Leader of the Opposition in Queensland, John-Paul Langbroek, is calling on the Federal Government to re-consider the roll-out of the National Broadband Network and to prioritise underground power instead.

From his website, Langbroek stated the NBN needed to be re-evaluated in comparison to a program which could progressively build underground powerlines in cyclone-prone areas, providing infrastructure which – Langbroek claimed – the Coalition had been asking for, for more than seven years. Langbroek’s stand echoed that of Federal Leader of Opposition Tony Abbott who has repeatedly called for the NBN funding to be diverted to the reconstruction efforts. As with Abbott, Langbroek claimed Queenslanders would rather have better electricity than faster Internet.

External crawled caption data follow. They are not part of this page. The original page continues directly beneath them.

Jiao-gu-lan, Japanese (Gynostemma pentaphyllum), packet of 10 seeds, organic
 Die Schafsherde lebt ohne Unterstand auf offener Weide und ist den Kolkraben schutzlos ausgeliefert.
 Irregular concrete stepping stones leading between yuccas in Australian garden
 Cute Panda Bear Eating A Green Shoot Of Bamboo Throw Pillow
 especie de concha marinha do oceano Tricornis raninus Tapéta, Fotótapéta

“You can’t use broadband if you don’t have power,” he said. “The feedback we are getting from people in the north is they would rather have reliable power than broadband”.

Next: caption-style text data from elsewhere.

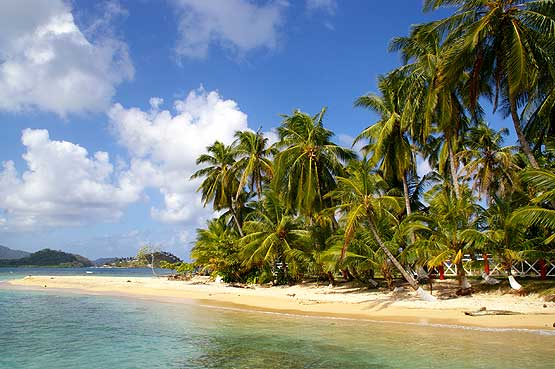 Colons Caribbean Beaches Panama Travel Tips Tours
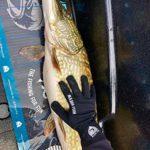 Major Fish Gants de pêche Noir XL Noir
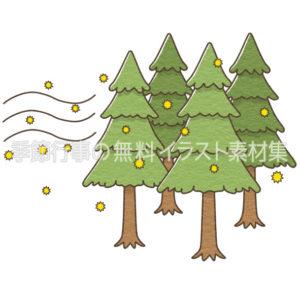 花粉を飛ばす杉の木のイラスト(カラー版)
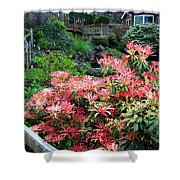 Garden Oasis Shower Curtain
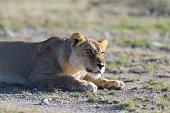 Lions sleeping under trees at Etosha National Park, Namibia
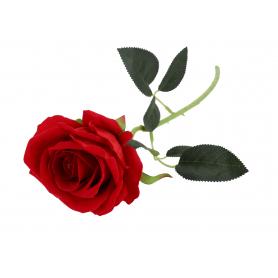 Róża welurowa 60/480 59401 E51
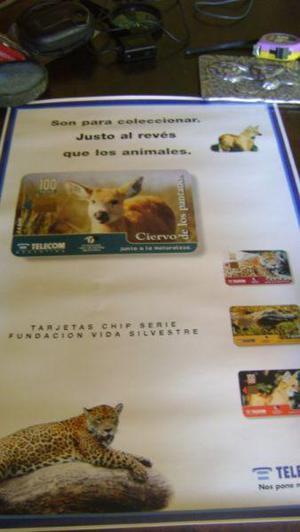 Coleccionismo tarjetas telefonicas afiche de telecom ciervo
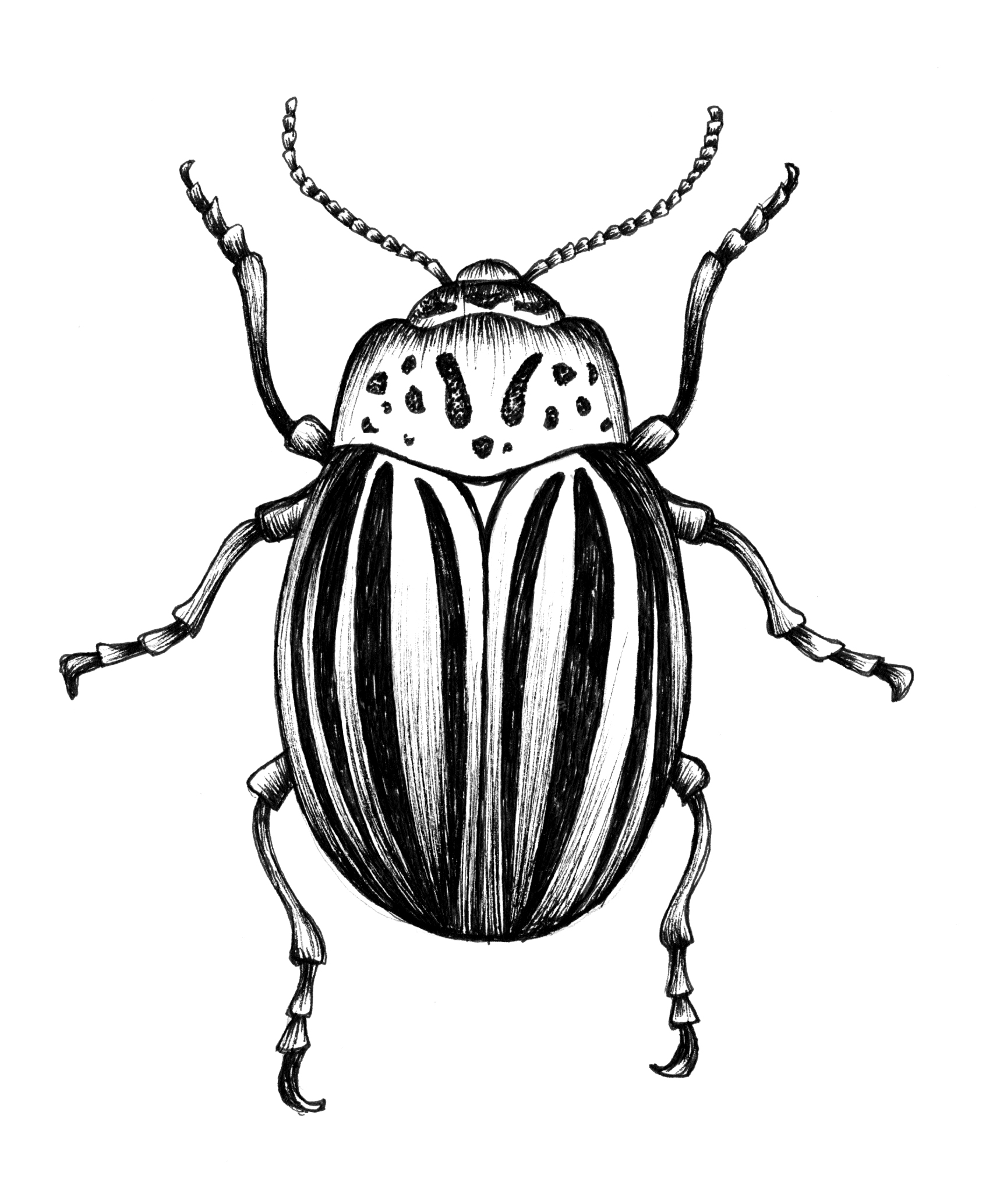 illustration19_potatobug.jpg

Langbroek said the impact of cyclone Yasi had been devastating in North and Far North Queensland, depriving – according to his data – as many as 180,000 people of electricity supply. For this reason, although he acknowledged the costs from deployment of underground power lines would be high, Langbroek said a long-term program would enable areas affected by cyclones to restore more quickly.

“Labor is preparing to spend billions of dollars on a broadband network, but steadfastly refuses to consider a long term program to underground powerlines in cyclone areas,” he said.

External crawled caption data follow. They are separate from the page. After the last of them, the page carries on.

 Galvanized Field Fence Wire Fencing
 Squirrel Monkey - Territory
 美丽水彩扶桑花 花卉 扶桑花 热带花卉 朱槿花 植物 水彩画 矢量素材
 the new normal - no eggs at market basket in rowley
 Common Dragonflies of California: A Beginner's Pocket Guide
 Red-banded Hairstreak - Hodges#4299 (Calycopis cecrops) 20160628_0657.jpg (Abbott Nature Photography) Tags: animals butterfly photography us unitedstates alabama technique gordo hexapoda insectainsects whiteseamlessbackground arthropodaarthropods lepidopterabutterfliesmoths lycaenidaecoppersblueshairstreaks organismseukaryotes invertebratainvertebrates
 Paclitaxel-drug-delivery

Moreover, he added the State Government would now face bills in excess of $500 million from the latest cyclone and that a substantial part of these expenses would go to restoring electricity infrastructure which – he said – wasn’t efficient enough; not only against cyclones but even seasonal weather conditions.

“The reality is that underground power would make the restoration of the system a lot simpler and a lot less dangerous for workers,” he said. “The existing overhead system is not just vulnerable during cyclones, it is vulnerable to summer storms and high winds”.

Langbroek concluded the Coalition had been attacked every time it tried to put forward the deployment of underground power lines, but that time had come for the Labor Government to take the issue more seriously. “It’s time to start planning for the future, not just living for the moment. How many powerlines could have been put underground if the Labor Government had addressed this seven years ago when the LNP first called for action?” he said.

Last week an online poll conducted by research company Your Source appeared to highlight how scrapping or postponing the NBN was Australians’ most preferred means of funding the flood relief program in Queensland.

Image credit: Office of John-Paul Langbroek (Flickr)


  1. Great idea.

    And while you’re spending billions of dollars trenching the power grid, you can string the NBN fibre at the same time, it’ll save so much for the rollout. Brilliant idea.

    Who’s paying for your power grid to be trenched?

  2. Considering the same company who is doing the NBN rollout as well as power roll out it might be simipler just for them to give said company a grant and planning premission for this very purpose… and hello, two birds, one stone.

    Granted they’ll need to double trench cause of silly legistrations that say telecom wires (even wires not subject to electrical interfierance like say… the fibre ones) need to be trended sperately. But hey, it still might save costs.

    • There is nothing silly about double trenching, its done for many valid reasons. The power company (who by the way has nothing to do with NBN, that was only in Tasmania) has their own ‘property’ for their own cabling. Furthermore the trenches are seperated to prevent interfering in maintanence between the cables. You don’t want NBNCo causing a mess with power by “accident”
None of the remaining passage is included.